• Requirement: An exact transcription is needed, starting with the line that contains "Ghost of Tsushima: Characters Guide" and ending with the last line of the records.

• Provided data:
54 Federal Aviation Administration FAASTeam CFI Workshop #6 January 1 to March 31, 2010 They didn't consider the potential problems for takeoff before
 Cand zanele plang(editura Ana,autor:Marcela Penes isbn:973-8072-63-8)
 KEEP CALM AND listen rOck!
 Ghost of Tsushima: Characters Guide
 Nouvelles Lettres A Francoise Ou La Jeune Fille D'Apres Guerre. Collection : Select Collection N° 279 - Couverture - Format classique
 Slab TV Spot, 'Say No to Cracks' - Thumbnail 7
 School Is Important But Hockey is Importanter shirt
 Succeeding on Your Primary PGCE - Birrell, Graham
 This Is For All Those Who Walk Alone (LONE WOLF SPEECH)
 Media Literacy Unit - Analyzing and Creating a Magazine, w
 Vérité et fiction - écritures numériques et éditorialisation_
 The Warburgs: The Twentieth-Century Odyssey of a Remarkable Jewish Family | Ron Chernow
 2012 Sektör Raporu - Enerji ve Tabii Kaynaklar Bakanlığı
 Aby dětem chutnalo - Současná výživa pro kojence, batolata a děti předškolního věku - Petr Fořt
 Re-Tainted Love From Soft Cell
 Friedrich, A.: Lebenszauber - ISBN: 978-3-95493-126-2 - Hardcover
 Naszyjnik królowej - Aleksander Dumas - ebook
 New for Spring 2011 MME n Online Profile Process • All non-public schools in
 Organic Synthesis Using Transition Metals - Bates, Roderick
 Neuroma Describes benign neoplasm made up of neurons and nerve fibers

• Response box:
 Ghost of Tsushima: Characters Guide
 Nouvelles Lettres A Francoise Ou La Jeune Fille D'Apres Guerre. Collection : Select Collection N° 279 - Couverture - Format classique
 Slab TV Spot, 'Say No to Cracks' - Thumbnail 7
 School Is Important But Hockey is Importanter shirt
 Succeeding on Your Primary PGCE - Birrell, Graham
 This Is For All Those Who Walk Alone (LONE WOLF SPEECH)
 Media Literacy Unit - Analyzing and Creating a Magazine, w
 Vérité et fiction - écritures numériques et éditorialisation_
 The Warburgs: The Twentieth-Century Odyssey of a Remarkable Jewish Family | Ron Chernow
 2012 Sektör Raporu - Enerji ve Tabii Kaynaklar Bakanlığı
 Aby dětem chutnalo - Současná výživa pro kojence, batolata a děti předškolního věku - Petr Fořt
 Re-Tainted Love From Soft Cell
 Friedrich, A.: Lebenszauber - ISBN: 978-3-95493-126-2 - Hardcover
 Naszyjnik królowej - Aleksander Dumas - ebook
 New for Spring 2011 MME n Online Profile Process • All non-public schools in
 Organic Synthesis Using Transition Metals - Bates, Roderick
 Neuroma Describes benign neoplasm made up of neurons and nerve fibers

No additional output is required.